• _WORK TASK_:
According to the article on congressional funding deadlines, about how many children does CHIP insure?
** Opening SOURCE PASSAGE block **
HomeWashington Letter2017 ▶ Congress Rushing to Finalize Government Funding, Children’s Health Insurance, Other Measures by Dec. 22
Congress Rushing to Finalize Government Funding, Children’s Health Insurance, Other Measures by Dec. 22

Congress is rushing to pass a number of must-pass bills before the holidays, beginning with a fiscal year (FY) 2018 spending measure to keep the government from shutting down. The current government spending measure keeping all government programs, including the NIH and CDC, expires on Dec. 22, 2017. Congress wanted to enact an overarching budget deal to increase defense and non-defense spending over two years which would have allowed them to finalize FY 2018 spending, but this looks unlikely. Instead Congress will pass another short-term measure that extends government spending into the first few weeks of Jan. 2018.

The House has introduced an appropriations bill to increase defense spending for the rest of the fiscal year and leave funding for non-defense programs funded at FY2017 levels through Jan. 19. While the bill can likely pass the House, it’s a non-starter in the Senate. If the House does pass the bill, it is expected that the Senate will make substantial changes or propose its own measure.

The other important measures that Congress must finalize before the end of the year include funding for the Children’s Health Insurance Program (CHIP), funding for community health centers and passage of legislation to stabilize health insurance markets. The CHIP money restoration is particularly critical as many states such as California, Colorado, Oregon and Minnesota will run out of funding for their CHIP programs within the next few months if Congress does not restore it.  CHIP insures about nine million children in all states across the country in families that earn too much to qualify for Medicaid.  The ATS sent a letter to Congress last week urging enactment of legislation to renew CHIP for five years.

Senate Republicans also intend to try to pass legislation that Sen. Collins (R-ME) sought in exchange for her vote to support the tax bill, which would help stabilize the individual health insurance market by restoring ACA’s cost-sharing reduction payments to insurers, which the Trump administration ended in October. However, House Speaker Ryan and Conservative House members signaled last week that they will not support this bill. Meanwhile, Democrats are pushing for passage of legislation to address young immigrant “Dreamers,” which House Conservatives also oppose. These last two issues are significant sticking points to resolution of all of these measures before the end of the year.
** Closing SOURCE PASSAGE block **
** Opening SUPPLIED INFORMATION block **
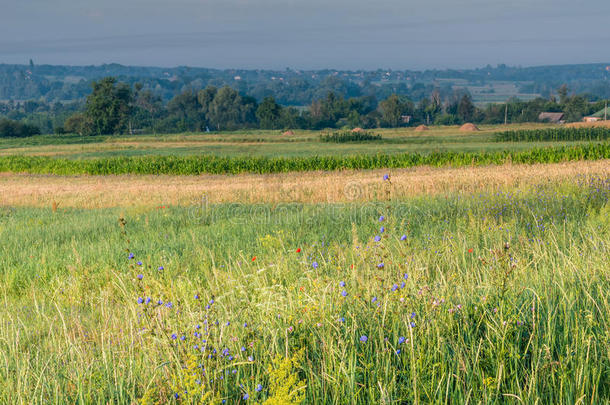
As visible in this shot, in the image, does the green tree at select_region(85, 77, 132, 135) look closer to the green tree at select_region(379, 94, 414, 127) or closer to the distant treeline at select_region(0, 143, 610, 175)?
** Closing SUPPLIED INFORMATION block **
• _ANSWER SPACE_:
About nine million children.